Goal of the exercise: Filter the lines below, keeping each one that holds "Fraction".

Working data:
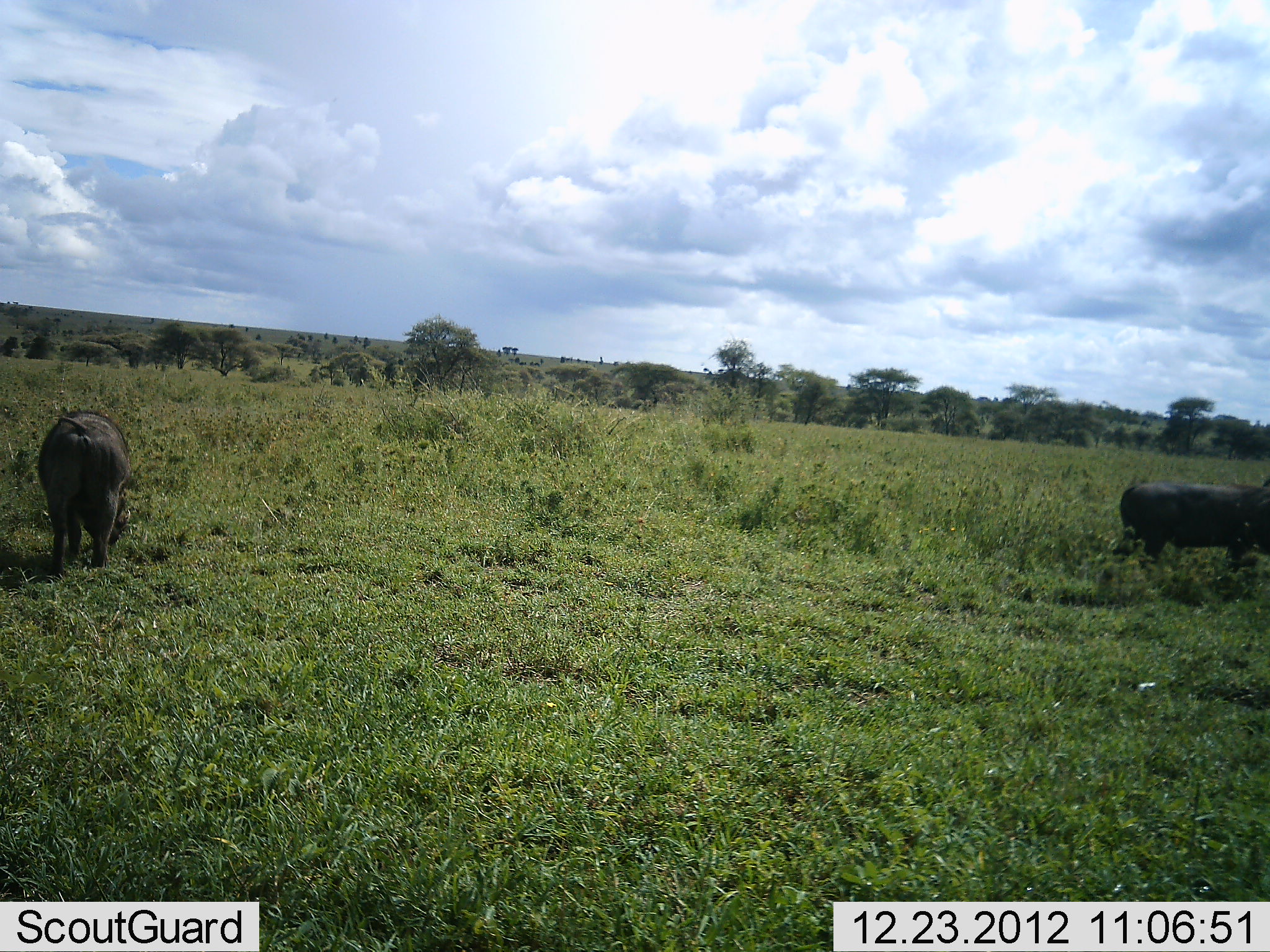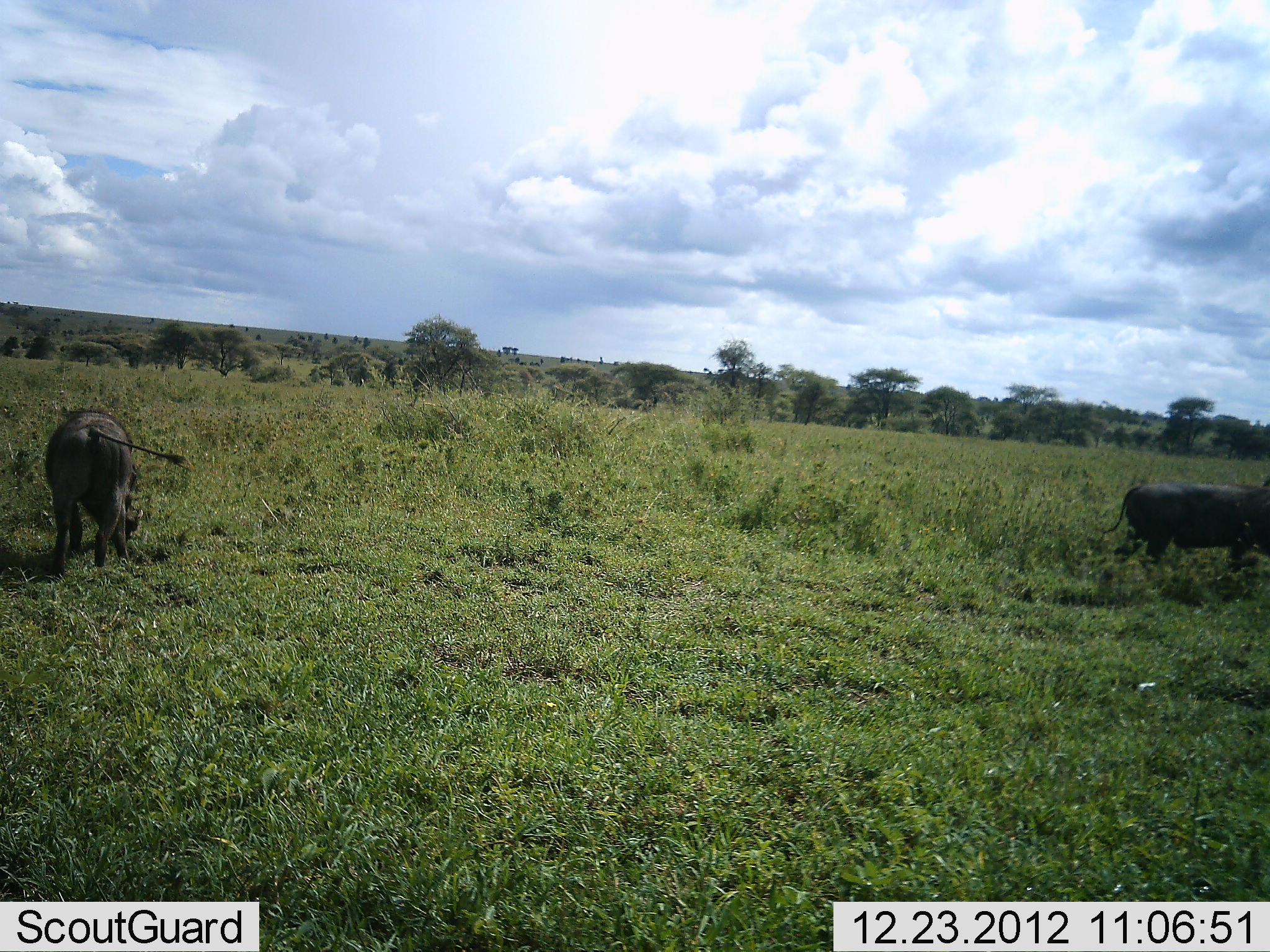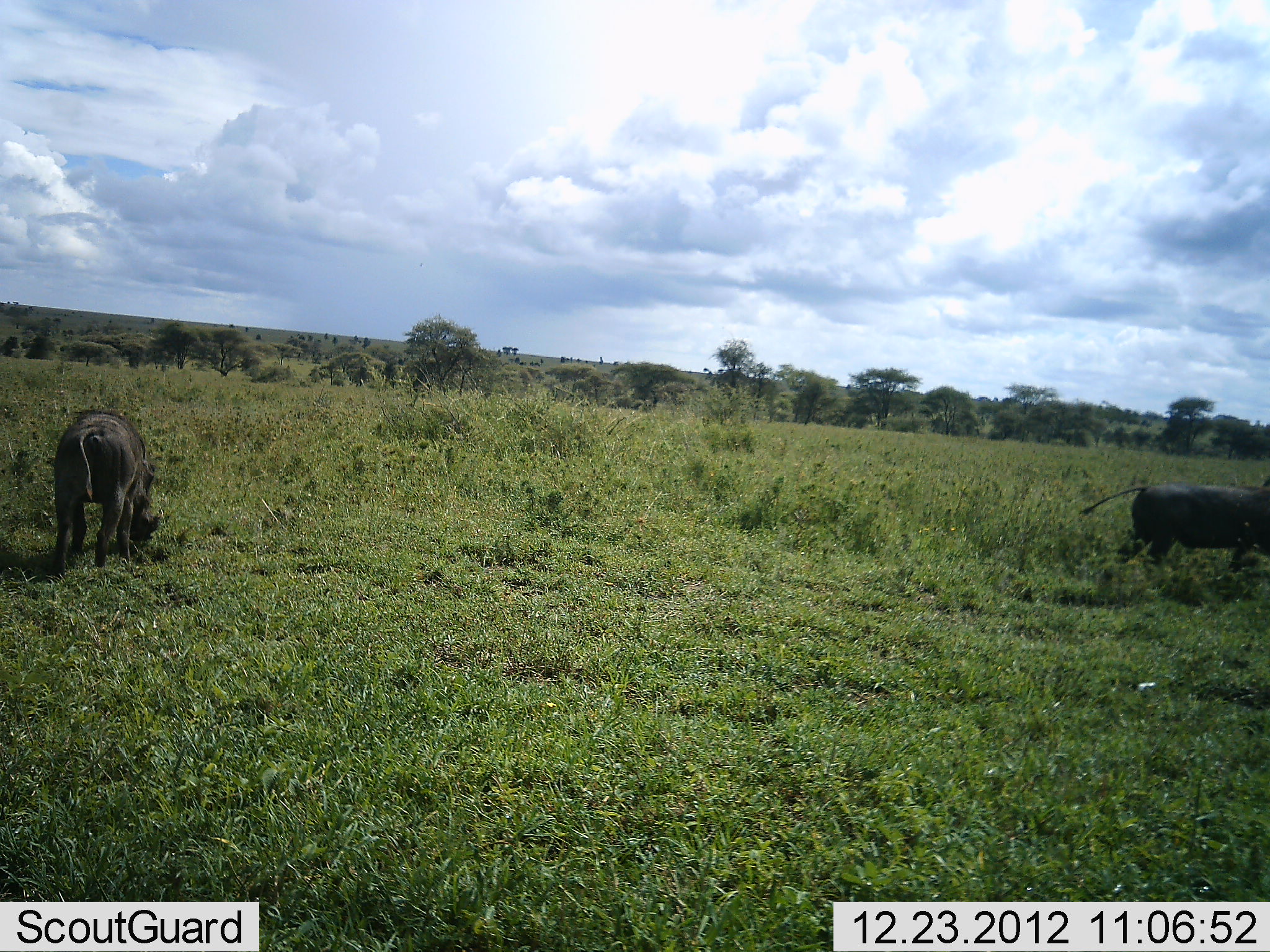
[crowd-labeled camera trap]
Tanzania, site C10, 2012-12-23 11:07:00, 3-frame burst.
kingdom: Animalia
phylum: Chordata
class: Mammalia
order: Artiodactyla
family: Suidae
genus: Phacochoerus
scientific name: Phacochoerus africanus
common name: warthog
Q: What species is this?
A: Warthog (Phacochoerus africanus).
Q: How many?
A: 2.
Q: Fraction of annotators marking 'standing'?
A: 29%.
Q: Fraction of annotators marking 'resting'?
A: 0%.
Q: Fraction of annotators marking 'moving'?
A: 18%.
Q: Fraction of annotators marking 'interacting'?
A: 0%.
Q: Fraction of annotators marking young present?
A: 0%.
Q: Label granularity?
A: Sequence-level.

Finished task:
Q: Fraction of annotators marking 'standing'?
Q: Fraction of annotators marking 'resting'?
Q: Fraction of annotators marking 'moving'?
Q: Fraction of annotators marking 'interacting'?
Q: Fraction of annotators marking young present?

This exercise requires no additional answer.